_Work request_
Only the lines from the one that contains "scientific name: Bos taurus" through the last line of the data below should be duplicated, exactly and without pictures.
[Excerpted records Boundary: Start]
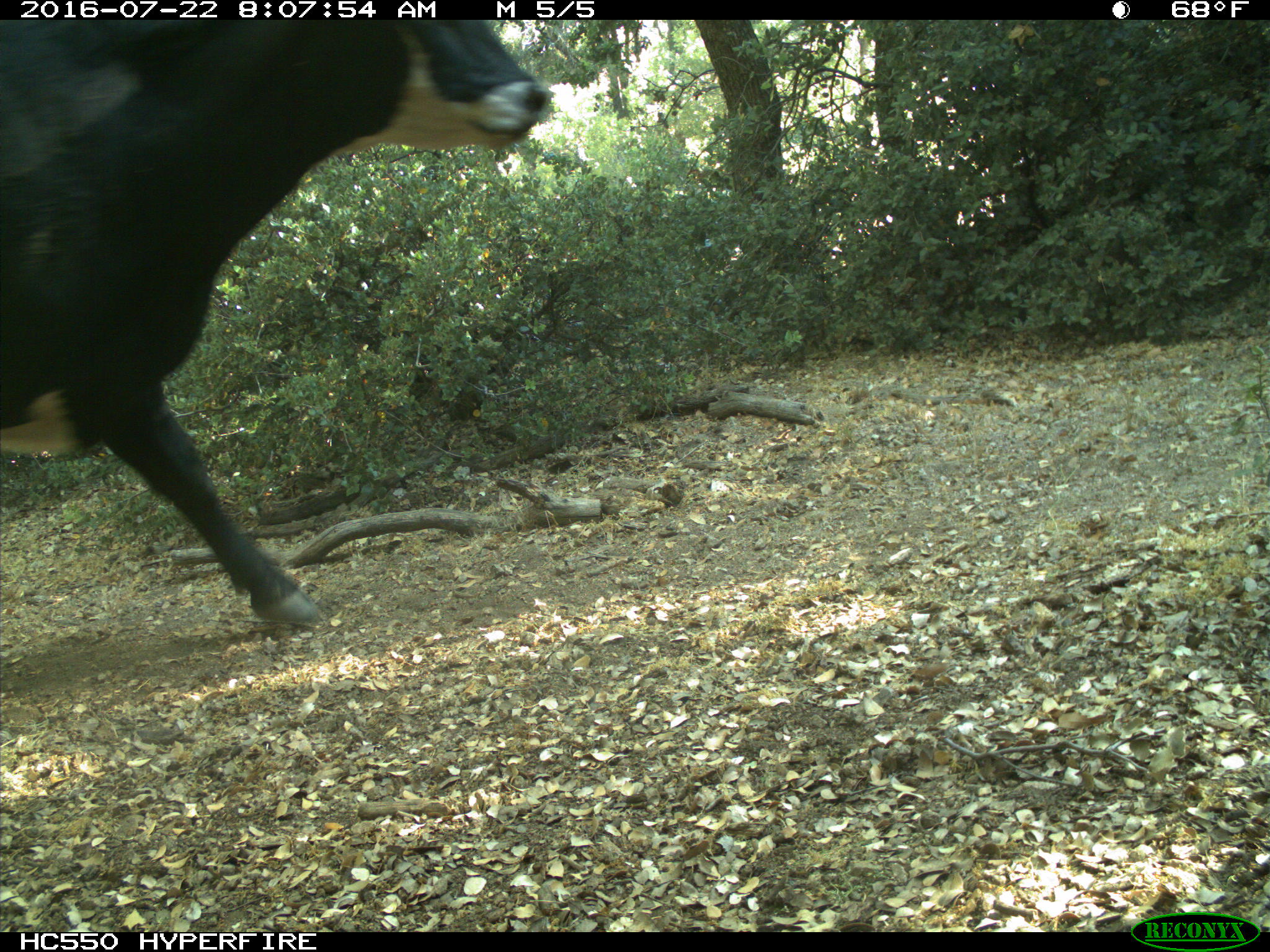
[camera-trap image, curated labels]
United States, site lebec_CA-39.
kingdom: Animalia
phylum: Chordata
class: Mammalia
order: Artiodactyla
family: Bovidae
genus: Bos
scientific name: Bos taurus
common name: domestic cow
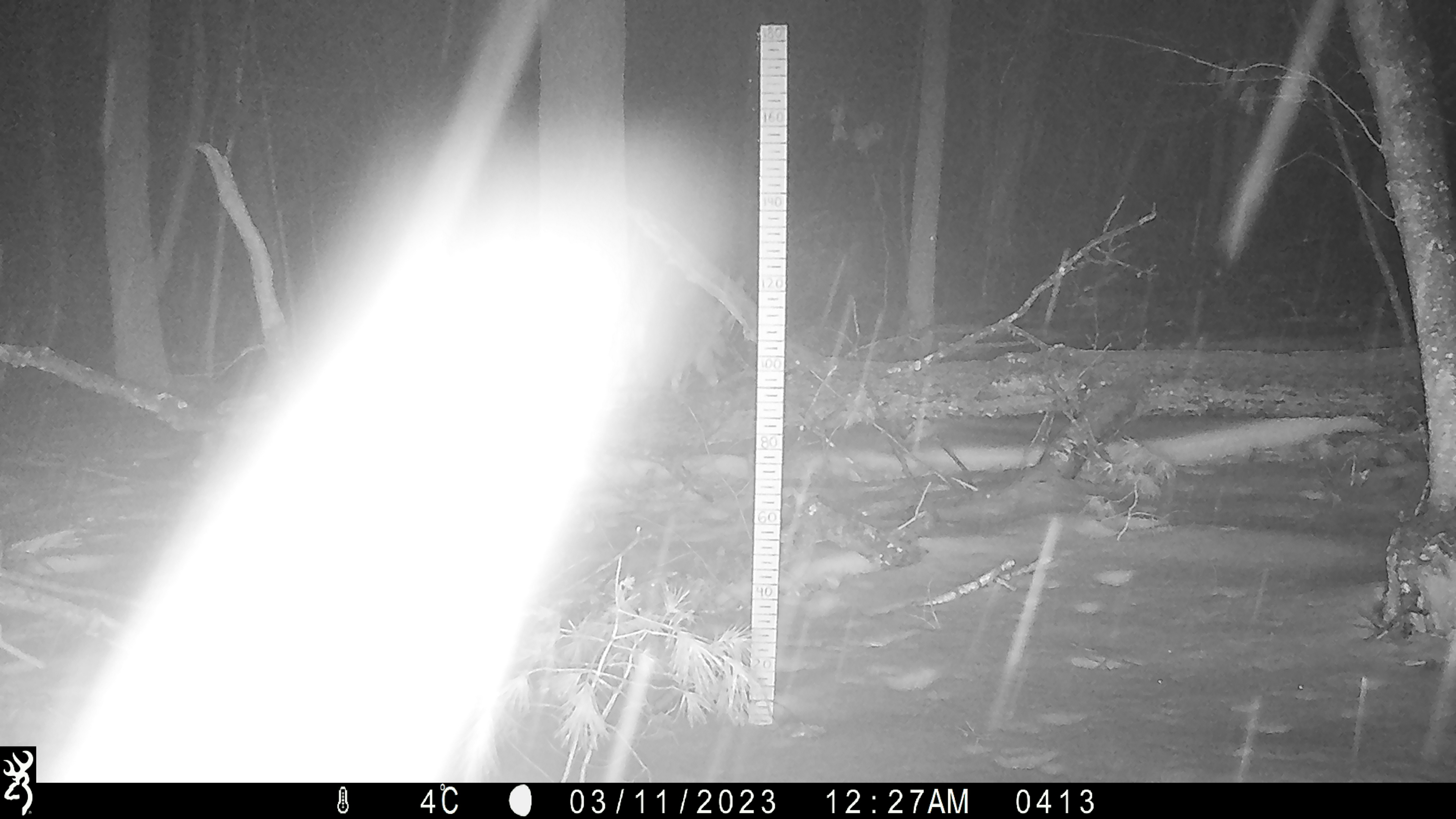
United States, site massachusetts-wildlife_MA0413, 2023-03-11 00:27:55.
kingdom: Animalia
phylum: Chordata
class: Mammalia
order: Artiodactyla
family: Cervidae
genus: Odocoileus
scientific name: Odocoileus virginianus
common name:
[Excerpted records Boundary: End]
_Finished task_
scientific name: Bos taurus
common name: domestic cow
United States, site massachusetts-wildlife_MA0413, 2023-03-11 00:27:55.
kingdom: Animalia
phylum: Chordata
class: Mammalia
order: Artiodactyla
family: Cervidae
genus: Odocoileus
scientific name: Odocoileus virginianus
common name:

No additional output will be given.